> Recorded information
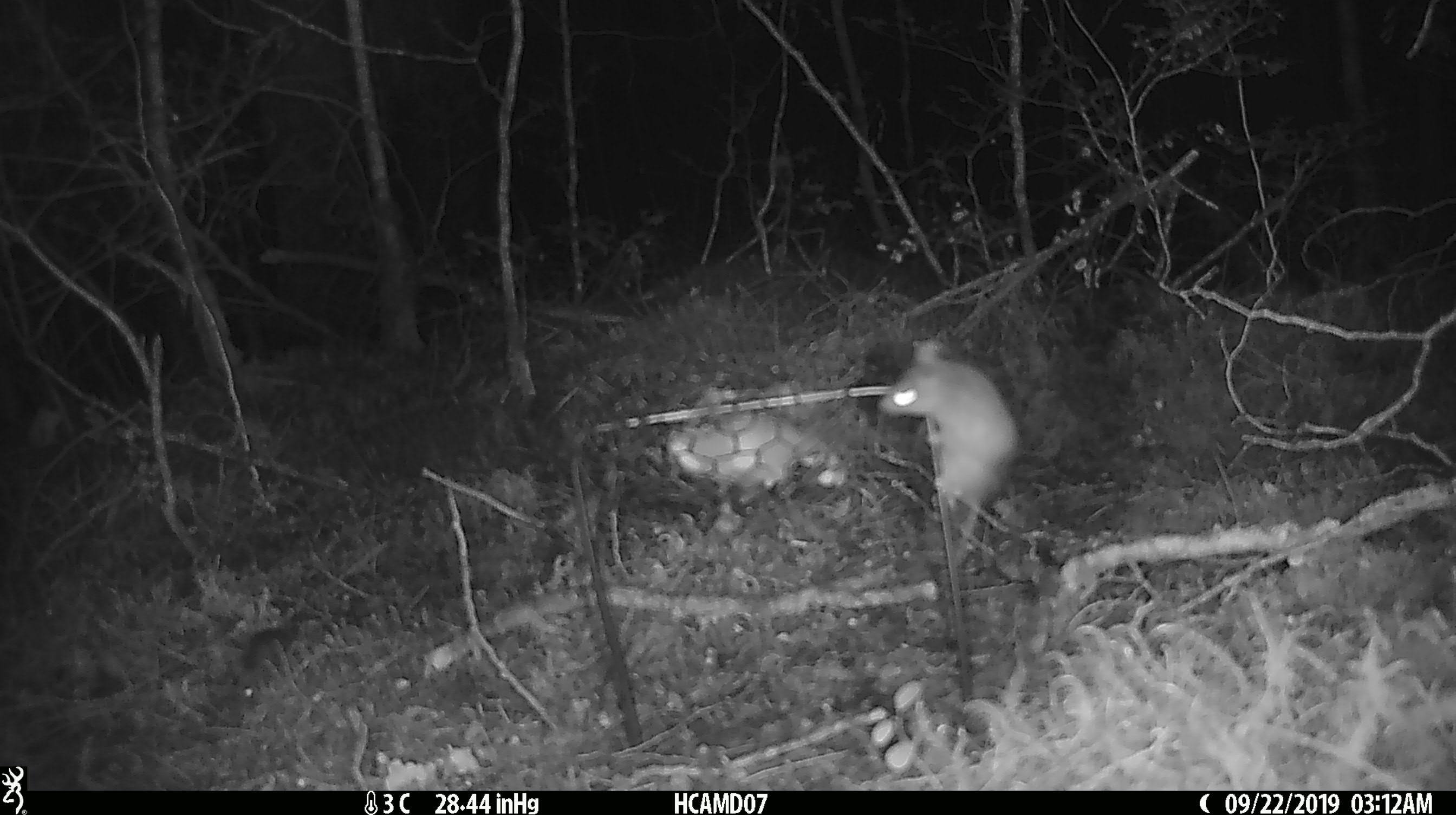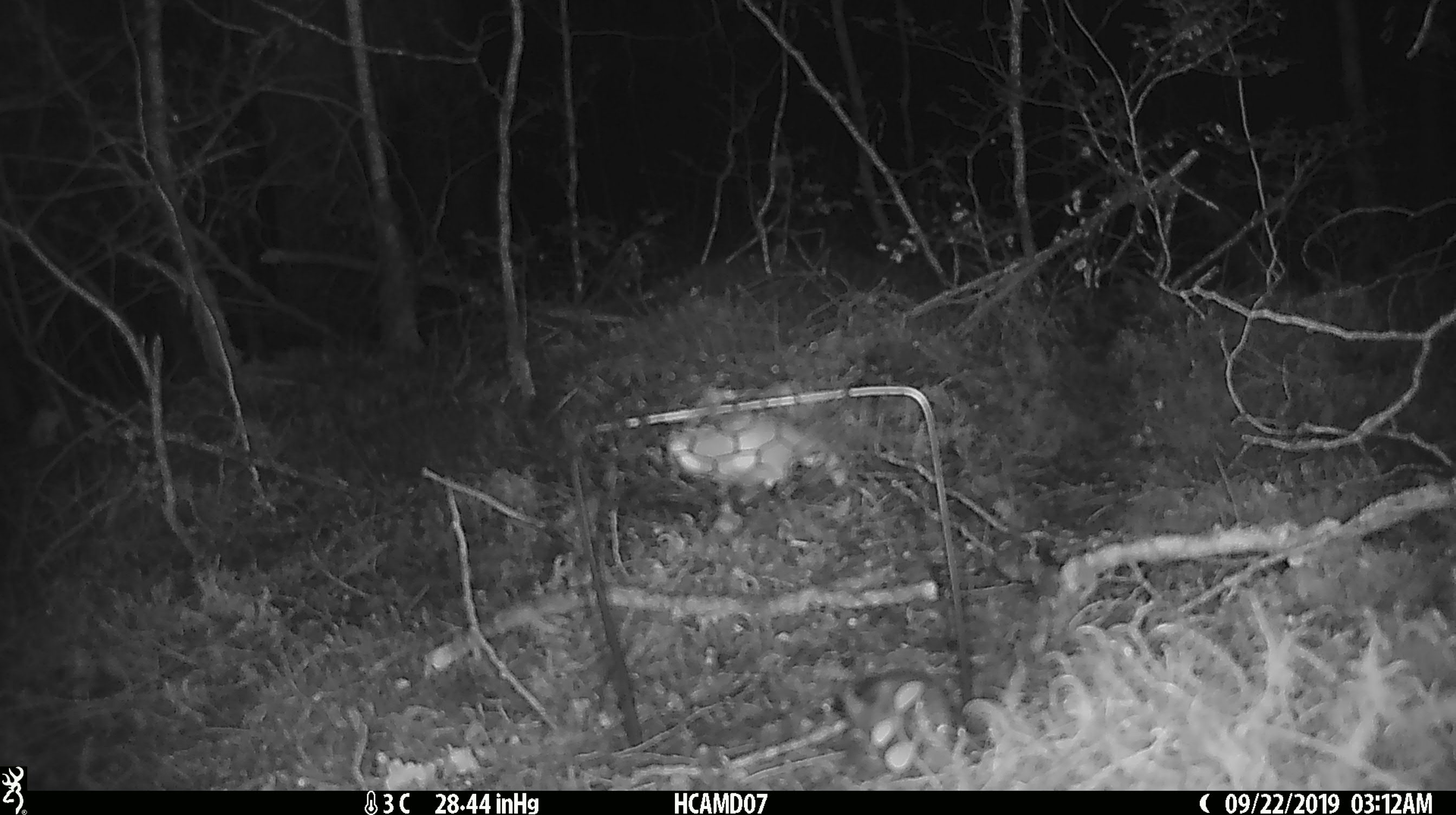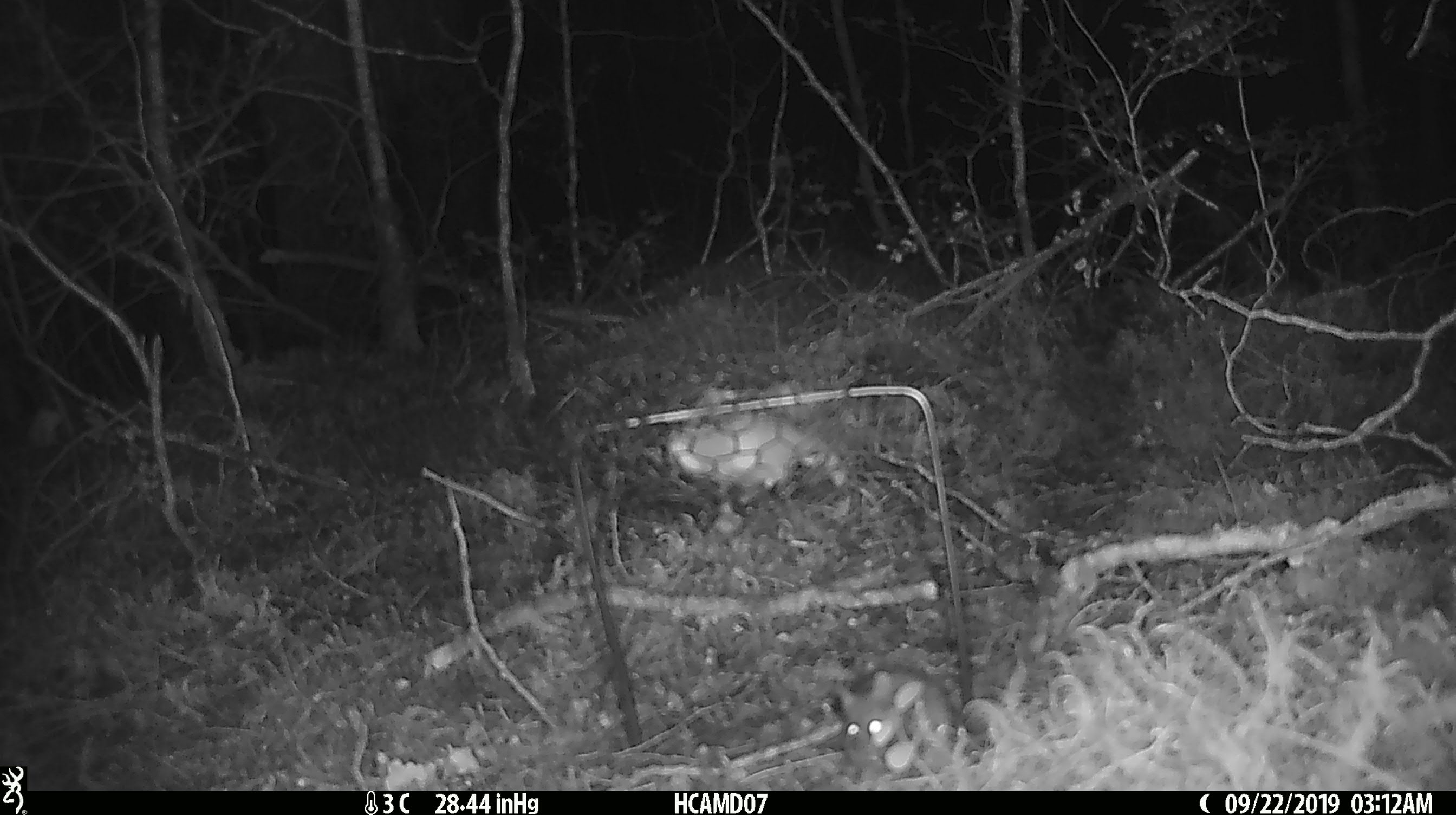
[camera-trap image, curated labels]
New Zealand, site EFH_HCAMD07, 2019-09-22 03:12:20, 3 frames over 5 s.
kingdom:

> What you have to do
What you return should be all of the material above, exactly, and none of its pictures.

> Result for this exercise
[camera-trap image, curated labels]
New Zealand, site EFH_HCAMD07, 2019-09-22 03:12:20, 3 frames over 5 s.
kingdom:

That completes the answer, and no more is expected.